**Dataset content:**

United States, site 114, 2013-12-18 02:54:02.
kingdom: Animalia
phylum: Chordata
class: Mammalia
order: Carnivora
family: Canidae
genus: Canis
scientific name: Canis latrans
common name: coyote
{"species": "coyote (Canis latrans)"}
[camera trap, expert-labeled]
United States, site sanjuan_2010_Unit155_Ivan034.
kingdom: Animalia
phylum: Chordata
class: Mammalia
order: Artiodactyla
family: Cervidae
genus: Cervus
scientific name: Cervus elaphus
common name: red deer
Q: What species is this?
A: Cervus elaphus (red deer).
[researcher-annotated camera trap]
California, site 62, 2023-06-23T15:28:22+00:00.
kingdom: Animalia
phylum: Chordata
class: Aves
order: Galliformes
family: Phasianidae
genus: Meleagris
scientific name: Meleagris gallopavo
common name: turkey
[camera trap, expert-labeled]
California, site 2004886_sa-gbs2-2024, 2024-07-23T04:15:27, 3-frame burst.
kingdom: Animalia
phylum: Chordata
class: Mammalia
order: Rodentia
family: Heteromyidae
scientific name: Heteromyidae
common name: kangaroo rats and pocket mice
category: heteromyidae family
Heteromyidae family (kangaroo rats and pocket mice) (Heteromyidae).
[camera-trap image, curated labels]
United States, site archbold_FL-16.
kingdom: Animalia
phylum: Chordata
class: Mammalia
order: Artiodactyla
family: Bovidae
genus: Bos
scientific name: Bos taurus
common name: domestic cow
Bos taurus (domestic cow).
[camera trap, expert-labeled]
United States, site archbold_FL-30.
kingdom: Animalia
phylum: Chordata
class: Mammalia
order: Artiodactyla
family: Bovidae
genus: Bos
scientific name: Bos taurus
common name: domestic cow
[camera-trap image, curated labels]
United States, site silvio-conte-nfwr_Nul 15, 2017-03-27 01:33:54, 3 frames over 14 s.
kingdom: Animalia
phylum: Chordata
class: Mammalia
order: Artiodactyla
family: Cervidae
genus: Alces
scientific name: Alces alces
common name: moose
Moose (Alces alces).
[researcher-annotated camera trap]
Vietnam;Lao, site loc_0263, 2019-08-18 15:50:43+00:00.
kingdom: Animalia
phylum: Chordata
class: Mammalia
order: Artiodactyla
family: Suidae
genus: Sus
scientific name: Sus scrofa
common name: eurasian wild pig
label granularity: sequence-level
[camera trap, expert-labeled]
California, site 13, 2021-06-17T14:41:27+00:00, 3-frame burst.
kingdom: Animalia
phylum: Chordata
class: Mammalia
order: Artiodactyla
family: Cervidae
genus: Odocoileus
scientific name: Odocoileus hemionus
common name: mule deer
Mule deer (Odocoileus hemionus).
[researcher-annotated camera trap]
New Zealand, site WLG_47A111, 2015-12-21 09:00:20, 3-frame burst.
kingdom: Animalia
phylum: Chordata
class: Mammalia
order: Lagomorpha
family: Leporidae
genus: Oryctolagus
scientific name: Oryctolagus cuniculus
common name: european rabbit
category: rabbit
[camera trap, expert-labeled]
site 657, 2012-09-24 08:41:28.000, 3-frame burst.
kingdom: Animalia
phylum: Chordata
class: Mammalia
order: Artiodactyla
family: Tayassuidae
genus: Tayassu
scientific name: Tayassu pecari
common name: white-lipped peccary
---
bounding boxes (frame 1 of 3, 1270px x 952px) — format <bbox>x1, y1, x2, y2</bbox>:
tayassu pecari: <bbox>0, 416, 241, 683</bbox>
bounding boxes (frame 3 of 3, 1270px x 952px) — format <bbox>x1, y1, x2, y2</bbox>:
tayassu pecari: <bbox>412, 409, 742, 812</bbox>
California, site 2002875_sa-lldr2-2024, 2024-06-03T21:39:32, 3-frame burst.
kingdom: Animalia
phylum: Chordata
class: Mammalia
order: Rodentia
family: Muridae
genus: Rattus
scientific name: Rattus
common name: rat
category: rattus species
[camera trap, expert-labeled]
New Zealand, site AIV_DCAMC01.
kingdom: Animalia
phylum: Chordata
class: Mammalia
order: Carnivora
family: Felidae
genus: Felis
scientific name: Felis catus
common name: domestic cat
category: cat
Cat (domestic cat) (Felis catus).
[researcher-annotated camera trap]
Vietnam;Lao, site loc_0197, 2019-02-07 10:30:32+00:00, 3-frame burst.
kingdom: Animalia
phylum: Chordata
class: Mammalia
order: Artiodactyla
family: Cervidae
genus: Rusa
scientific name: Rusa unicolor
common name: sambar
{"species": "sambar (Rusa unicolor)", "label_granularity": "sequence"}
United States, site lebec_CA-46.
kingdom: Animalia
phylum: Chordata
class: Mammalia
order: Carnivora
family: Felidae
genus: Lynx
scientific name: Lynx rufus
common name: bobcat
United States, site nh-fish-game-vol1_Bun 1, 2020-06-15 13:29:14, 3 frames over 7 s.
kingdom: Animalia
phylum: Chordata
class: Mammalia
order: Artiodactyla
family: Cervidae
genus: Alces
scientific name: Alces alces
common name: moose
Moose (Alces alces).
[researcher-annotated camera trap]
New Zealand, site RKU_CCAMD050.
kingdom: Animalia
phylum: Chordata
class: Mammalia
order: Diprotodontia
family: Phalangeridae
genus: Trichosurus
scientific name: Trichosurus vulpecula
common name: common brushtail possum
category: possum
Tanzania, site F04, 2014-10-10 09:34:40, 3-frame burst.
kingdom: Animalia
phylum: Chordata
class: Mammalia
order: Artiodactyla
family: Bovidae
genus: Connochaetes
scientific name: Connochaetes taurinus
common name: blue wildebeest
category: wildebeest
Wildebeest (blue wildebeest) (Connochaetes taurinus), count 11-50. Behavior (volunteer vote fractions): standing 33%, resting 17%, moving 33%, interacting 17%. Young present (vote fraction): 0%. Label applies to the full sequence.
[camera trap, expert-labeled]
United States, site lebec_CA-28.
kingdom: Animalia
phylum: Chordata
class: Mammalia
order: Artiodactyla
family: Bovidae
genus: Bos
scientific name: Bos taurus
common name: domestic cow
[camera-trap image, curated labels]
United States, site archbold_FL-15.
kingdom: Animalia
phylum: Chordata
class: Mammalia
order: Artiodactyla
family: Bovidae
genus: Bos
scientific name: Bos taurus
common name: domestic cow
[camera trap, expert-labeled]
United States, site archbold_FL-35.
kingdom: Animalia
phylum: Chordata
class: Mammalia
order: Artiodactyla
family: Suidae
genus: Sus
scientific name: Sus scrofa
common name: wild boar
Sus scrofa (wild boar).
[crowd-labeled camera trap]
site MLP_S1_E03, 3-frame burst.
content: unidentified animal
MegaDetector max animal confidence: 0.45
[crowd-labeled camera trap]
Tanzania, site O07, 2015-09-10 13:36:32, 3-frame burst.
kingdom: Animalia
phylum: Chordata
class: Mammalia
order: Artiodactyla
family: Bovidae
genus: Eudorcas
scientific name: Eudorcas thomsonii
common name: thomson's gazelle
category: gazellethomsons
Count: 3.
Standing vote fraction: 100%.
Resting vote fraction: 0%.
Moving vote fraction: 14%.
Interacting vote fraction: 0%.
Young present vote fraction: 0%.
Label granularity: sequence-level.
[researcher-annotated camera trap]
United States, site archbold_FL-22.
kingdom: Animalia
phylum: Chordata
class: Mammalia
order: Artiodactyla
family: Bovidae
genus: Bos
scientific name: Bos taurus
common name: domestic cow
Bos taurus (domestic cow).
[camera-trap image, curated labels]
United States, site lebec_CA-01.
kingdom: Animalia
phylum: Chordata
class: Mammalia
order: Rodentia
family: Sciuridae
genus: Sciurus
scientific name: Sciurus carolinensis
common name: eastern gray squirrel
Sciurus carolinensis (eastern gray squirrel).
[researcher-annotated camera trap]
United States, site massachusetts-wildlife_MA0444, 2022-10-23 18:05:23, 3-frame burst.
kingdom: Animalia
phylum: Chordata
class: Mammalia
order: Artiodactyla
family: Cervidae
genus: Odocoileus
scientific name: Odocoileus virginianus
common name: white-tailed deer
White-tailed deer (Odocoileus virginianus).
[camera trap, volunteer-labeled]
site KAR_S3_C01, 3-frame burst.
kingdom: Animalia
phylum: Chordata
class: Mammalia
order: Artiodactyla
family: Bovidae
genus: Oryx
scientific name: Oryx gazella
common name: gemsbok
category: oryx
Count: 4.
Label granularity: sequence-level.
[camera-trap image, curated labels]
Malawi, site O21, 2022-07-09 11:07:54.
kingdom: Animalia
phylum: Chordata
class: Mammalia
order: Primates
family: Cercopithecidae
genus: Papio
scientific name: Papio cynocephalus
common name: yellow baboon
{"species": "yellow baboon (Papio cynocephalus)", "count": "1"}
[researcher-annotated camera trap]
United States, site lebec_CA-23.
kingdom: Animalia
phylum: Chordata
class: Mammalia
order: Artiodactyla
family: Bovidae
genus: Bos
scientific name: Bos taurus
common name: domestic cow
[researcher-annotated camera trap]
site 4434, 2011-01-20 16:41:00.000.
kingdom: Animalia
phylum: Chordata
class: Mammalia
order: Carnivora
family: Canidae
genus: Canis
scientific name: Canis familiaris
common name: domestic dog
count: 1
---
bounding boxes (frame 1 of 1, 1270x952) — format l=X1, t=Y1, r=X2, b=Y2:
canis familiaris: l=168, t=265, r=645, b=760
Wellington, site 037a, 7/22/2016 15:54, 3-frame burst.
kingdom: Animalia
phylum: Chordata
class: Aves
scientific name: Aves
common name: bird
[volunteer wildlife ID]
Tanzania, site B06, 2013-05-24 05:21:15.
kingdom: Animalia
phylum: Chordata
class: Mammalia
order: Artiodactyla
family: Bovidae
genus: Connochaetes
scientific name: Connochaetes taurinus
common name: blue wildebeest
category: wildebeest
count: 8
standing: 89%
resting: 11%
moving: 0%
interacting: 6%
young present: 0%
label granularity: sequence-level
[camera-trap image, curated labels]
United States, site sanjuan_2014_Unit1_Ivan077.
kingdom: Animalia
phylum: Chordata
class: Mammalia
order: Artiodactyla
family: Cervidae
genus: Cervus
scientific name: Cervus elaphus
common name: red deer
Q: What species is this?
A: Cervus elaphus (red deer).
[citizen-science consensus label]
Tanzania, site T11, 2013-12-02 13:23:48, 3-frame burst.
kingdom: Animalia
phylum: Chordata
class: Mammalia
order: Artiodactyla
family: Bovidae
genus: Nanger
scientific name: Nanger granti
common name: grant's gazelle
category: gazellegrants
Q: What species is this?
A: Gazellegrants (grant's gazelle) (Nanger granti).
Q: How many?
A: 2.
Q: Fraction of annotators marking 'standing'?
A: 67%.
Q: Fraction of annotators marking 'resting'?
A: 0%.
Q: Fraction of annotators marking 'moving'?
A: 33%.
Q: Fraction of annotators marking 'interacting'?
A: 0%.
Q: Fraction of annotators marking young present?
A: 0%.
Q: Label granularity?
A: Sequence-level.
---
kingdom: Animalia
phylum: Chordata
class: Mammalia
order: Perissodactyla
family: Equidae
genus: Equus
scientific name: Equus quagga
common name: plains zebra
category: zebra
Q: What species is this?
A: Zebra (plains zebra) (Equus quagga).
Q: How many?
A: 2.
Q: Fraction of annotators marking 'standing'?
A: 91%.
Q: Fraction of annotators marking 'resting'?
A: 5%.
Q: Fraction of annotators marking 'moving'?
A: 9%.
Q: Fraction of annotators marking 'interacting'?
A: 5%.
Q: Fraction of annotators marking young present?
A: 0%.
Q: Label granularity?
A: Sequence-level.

**Activity:** Beginning at the line above with "category: rabbit" and finishing at the line with "genus: Rattus", return each line exactly and return nothing else.

**Exercise answer:**
category: rabbit
[camera trap, expert-labeled]
site 657, 2012-09-24 08:41:28.000, 3-frame burst.
kingdom: Animalia
phylum: Chordata
class: Mammalia
order: Artiodactyla
family: Tayassuidae
genus: Tayassu
scientific name: Tayassu pecari
common name: white-lipped peccary
---
bounding boxes (frame 1 of 3, 1270px x 952px) — format <bbox>x1, y1, x2, y2</bbox>:
tayassu pecari: <bbox>0, 416, 241, 683</bbox>
bounding boxes (frame 3 of 3, 1270px x 952px) — format <bbox>x1, y1, x2, y2</bbox>:
tayassu pecari: <bbox>412, 409, 742, 812</bbox>
California, site 2002875_sa-lldr2-2024, 2024-06-03T21:39:32, 3-frame burst.
kingdom: Animalia
phylum: Chordata
class: Mammalia
order: Rodentia
family: Muridae
genus: Rattus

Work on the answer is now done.